I’ve been thinking a lot recently about eating meat–as in, whether it’s a thing I still want to do–and thought now was a good time to revisit this post from two years ago about whale.
Whales are impressive, enormous, beloved animals. Whaling has been banned since the 1980s, but it still goes on in a few pockets of the world. I spent three years of my life in two of those pockets, Norway and Japan, but somehow had never eaten any whale meat. Until this spring.

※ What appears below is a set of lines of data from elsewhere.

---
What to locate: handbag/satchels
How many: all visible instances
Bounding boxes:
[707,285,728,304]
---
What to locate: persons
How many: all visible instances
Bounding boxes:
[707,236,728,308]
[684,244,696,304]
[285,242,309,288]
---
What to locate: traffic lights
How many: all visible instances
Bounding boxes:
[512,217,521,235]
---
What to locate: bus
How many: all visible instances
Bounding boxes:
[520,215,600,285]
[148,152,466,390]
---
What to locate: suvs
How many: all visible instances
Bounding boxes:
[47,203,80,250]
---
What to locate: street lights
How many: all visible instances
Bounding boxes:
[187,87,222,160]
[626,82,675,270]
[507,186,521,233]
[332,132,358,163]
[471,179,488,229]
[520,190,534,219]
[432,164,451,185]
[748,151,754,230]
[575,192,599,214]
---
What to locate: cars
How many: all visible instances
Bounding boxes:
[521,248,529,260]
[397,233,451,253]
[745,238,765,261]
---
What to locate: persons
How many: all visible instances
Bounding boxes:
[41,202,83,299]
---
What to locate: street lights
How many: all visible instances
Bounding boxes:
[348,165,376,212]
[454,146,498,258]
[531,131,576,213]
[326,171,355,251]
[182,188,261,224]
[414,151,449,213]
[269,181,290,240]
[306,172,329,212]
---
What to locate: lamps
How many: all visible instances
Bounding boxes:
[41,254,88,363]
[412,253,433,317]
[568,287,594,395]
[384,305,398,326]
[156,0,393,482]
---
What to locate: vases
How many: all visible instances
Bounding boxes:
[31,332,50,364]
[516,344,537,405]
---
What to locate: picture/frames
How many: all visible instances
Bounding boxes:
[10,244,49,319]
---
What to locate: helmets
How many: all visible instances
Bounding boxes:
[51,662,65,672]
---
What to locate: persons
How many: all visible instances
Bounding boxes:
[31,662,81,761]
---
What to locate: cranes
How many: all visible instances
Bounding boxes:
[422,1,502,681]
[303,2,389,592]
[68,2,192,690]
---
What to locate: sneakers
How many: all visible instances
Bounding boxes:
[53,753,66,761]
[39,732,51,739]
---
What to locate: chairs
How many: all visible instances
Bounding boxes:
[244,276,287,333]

Over the 17th of May, Norway’s national holiday, I visited my friend Veronica and her family in the Lofoten Islands, an archipelago that extends into the Norwegian Sea north of the Arctic Circle like a cyclist signaling a left turn. It’s a rugged place, an unbelievably beautiful land of green fields and craggy peaks, exposed to the ocean’s storms. It’s a center for fishing and whaling.
The sun was up almost 24 hours a day by mid-May, and we enjoyed a thoroughly pleasant visit. We watched the finals of the Eurovision Song Contest and walked in the 17th of May parade from the school to the church, with everyone in their nicest clothes, including a lot of beautifully embroidered traditional dress.

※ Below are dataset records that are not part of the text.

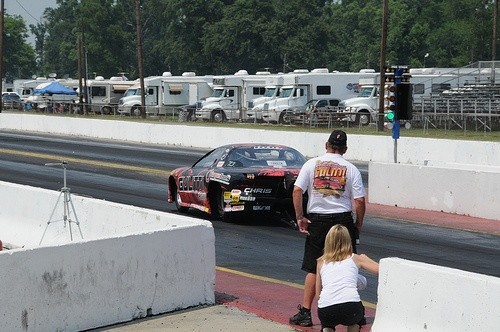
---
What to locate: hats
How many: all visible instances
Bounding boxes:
[328,130,347,145]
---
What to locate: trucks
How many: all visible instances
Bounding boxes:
[18,68,500,127]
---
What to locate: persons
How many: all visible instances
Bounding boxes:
[57,101,65,112]
[308,104,318,127]
[305,101,311,114]
[316,224,378,332]
[289,130,367,326]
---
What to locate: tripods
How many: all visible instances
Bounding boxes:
[37,161,84,247]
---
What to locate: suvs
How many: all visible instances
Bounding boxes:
[2,92,23,109]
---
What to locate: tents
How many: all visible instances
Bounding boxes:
[33,81,78,114]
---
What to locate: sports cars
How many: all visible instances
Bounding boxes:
[167,143,308,223]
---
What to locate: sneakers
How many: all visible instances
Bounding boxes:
[289,304,312,327]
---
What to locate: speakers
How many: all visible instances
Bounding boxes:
[395,82,413,120]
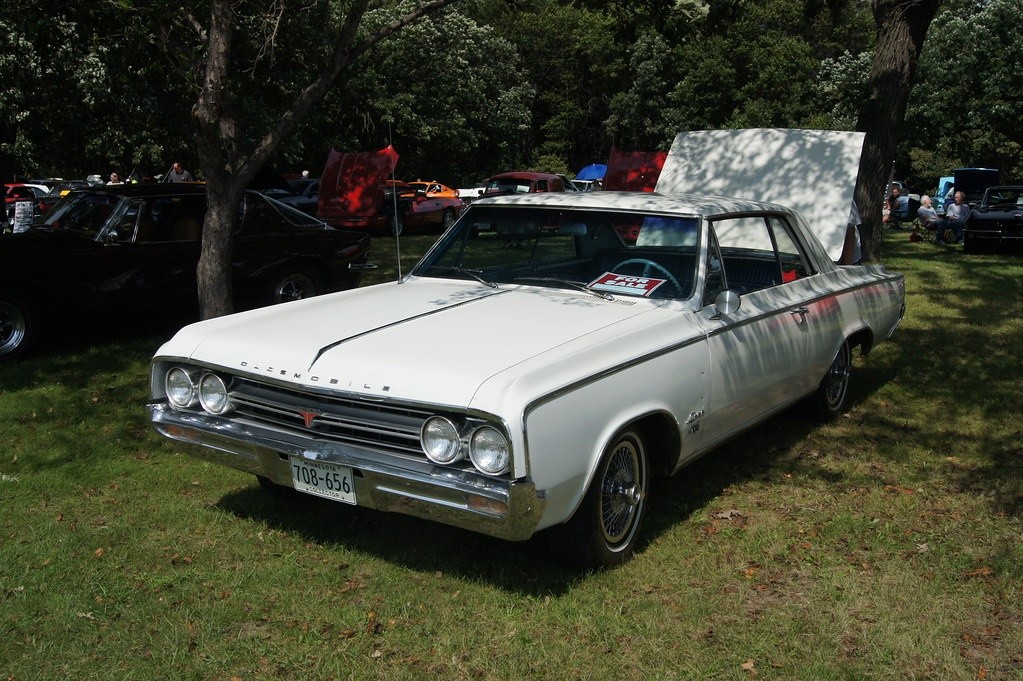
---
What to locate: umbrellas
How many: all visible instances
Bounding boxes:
[574,163,608,189]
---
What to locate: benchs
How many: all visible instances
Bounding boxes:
[589,249,778,307]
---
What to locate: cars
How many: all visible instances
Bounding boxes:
[147,124,906,570]
[30,177,68,190]
[1,179,374,360]
[3,184,63,214]
[883,168,1023,251]
[386,180,460,201]
[263,176,322,210]
[477,173,566,200]
[555,173,604,193]
[318,178,465,237]
[46,180,93,201]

We ate well while I was there–pizza one day, cod another. On Saturday, the big meal of the day was one of the local specialties: whale meat. Veronica’s husband Dan-Viggo (I love Scandinavian names) cooked it on the grill. It appeared on the table in a pile of very dark matchbox-sized chunks.
And it tasted…ok. This is no insult to Dan-Viggo’s grilling skills, which I am sure descend directly from the meat-and-fire skills of his Viking ancestors. But whale is lean. Really lean. It wasn’t tough, but it wasn’t juicy, either. I’d always heard that whale tastes like fishy beef, but it didn’t even taste fishy to me. Just meaty. I ate a chunk or two, then moved on to the tasty potatoes and green salad.

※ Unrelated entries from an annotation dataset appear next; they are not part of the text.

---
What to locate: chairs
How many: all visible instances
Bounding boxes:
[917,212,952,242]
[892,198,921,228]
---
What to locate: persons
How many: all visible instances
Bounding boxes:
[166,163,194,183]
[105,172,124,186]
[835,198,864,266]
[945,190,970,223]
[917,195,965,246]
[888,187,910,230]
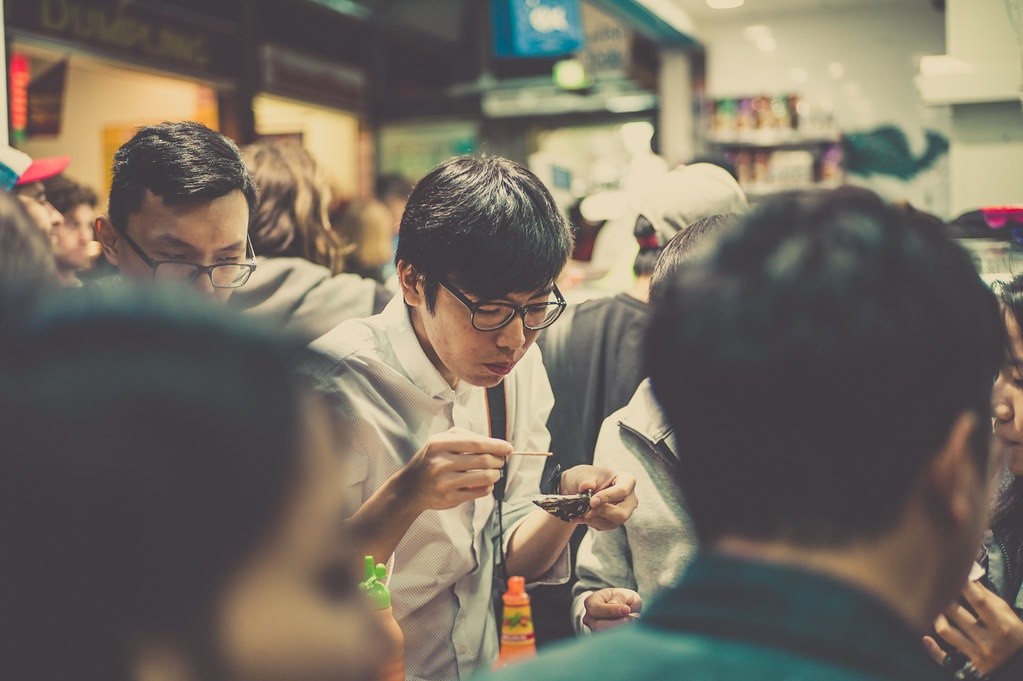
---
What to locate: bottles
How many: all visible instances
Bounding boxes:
[716,97,792,130]
[722,144,843,184]
[498,578,536,668]
[356,556,404,681]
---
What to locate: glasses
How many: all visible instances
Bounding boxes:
[111,219,257,288]
[434,273,567,332]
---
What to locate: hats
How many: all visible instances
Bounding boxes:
[0,144,70,195]
[631,162,750,248]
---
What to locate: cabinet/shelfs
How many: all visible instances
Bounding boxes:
[706,132,856,200]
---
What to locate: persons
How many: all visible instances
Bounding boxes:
[530,162,747,496]
[920,272,1023,681]
[0,132,419,346]
[0,284,403,681]
[92,121,259,308]
[455,186,1011,681]
[567,210,747,639]
[302,155,640,681]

The meat came from a minke whale, the only species that the Norwegian government has authorized for catching. They’re small baleen whales, about 25 feet long. They aren’t endangered; their status on the IUCN’s international list is the mildest, “Least Concern.” Norway’s fisheries agency sets a quota every year. For the past few years it’s been 1,286 whales, but they catch about 400 to 600 a year.
So why don’t most people in the world eat them? It’s not just because some whale species are rare; we eat plenty of endangered fish, and someone is going to pay a lot of money to eat the world’s last bluefin tuna. And it’s not just because they’re intelligent mammals–look at pigs.
I suspect it’s partly because different people are horrified by different meat. Pig meat clearly divides the world’s population. In Japan, I tried raw horse, which tasted fine, but, ewwww. On the other hand, I love reindeer—another Scandinavian free-range meat—and the idea of eating it is horrifying to a lot of people who were raised on Rudolph. It seems like the only consistent route is to avoid eating animals entirely, and I’m not ready to do that.
Veronica had asked me earlier in my stay if I’d eat whale–a lot of tourists won’t, she said–and I said sure. I’ve spent a lot of time thinking about sustainable fisheries and why people eat whale, and I thought I should try it myself. But when I was back in Norway a few weeks later, at a pub with whale steaks on the menu, I skipped the marine life and got a regular old burger.